• _DESCRIPTION OF THE TASK_
Rewrite every line between the line holding "How far in distance" and the end of the data, inclusive, requests included. Scale each distance in the answers by 1.65, rounding it to the number of decimal places it had and rounding halves up.

• _RECORD EXTRACTS_

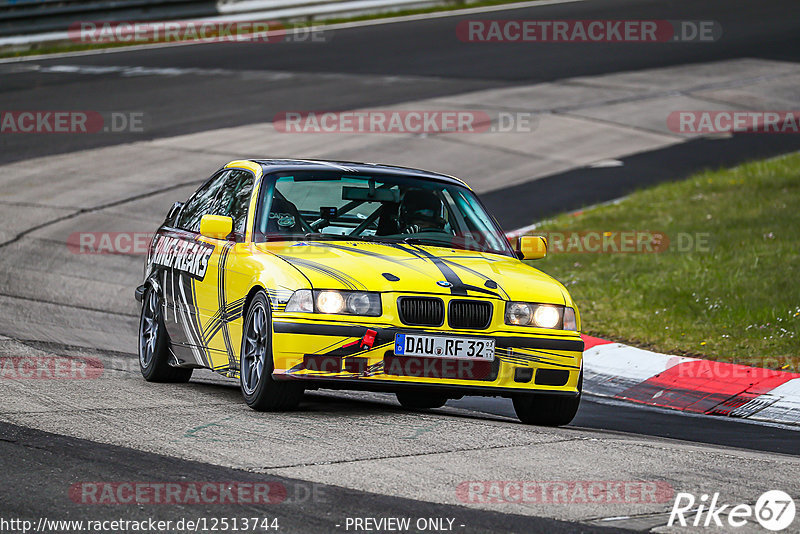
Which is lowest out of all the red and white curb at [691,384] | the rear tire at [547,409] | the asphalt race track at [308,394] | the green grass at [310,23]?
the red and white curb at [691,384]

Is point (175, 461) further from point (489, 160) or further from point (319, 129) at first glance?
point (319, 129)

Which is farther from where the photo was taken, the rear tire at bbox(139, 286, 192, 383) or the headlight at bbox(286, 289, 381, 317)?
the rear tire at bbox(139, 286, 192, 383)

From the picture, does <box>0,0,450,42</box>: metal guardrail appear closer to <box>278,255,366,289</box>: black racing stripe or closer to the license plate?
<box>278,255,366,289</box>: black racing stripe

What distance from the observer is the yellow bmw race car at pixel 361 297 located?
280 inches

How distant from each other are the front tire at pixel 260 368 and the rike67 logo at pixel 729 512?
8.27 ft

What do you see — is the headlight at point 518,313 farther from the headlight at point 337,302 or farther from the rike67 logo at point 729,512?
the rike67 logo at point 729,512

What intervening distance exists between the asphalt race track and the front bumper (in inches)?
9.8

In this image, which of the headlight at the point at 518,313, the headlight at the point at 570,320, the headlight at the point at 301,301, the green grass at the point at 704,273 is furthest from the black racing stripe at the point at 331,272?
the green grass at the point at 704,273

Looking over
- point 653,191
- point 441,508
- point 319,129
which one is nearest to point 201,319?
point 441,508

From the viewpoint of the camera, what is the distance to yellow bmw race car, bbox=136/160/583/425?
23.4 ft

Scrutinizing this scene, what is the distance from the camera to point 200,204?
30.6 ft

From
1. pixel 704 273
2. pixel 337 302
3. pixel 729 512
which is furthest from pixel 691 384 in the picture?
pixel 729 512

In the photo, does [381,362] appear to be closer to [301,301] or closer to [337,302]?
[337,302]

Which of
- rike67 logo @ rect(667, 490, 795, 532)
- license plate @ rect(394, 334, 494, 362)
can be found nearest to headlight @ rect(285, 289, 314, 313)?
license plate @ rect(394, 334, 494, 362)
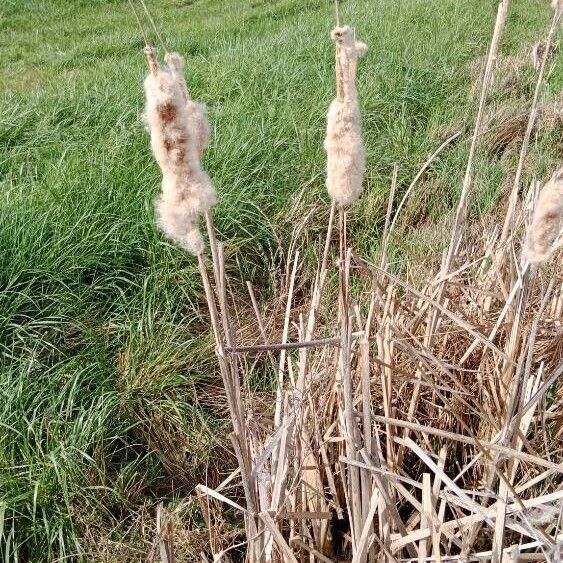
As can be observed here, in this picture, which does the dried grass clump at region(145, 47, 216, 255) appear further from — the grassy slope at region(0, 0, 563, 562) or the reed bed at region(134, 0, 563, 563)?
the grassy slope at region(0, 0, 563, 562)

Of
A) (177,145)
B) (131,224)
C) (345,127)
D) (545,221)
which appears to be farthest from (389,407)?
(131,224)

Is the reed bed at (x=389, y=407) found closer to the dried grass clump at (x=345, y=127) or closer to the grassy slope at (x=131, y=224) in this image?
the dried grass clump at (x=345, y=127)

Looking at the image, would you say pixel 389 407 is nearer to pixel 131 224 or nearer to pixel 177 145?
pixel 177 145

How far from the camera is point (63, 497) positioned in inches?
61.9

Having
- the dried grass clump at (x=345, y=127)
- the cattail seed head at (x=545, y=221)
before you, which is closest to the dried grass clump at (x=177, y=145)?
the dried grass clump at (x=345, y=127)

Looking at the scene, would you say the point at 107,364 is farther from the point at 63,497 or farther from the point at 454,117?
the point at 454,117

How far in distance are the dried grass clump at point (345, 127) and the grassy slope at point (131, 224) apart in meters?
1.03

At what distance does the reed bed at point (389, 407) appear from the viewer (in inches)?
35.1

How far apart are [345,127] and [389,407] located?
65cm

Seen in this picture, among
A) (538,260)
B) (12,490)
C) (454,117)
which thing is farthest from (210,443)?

• _OUTPUT OF THE TASK_
How far in distance are the dried grass clump at point (345, 127) and the grassy slope at point (131, 224) apart in meters?
1.70

At what distance does the reed bed at point (389, 407) appear from the viewer (in inches)?
57.9

How far apart are [345,127] and [389,407] located?
107cm

Seen in this picture, among
A) (538,260)
B) (12,490)
C) (454,117)
which thing is farthest from (210,443)?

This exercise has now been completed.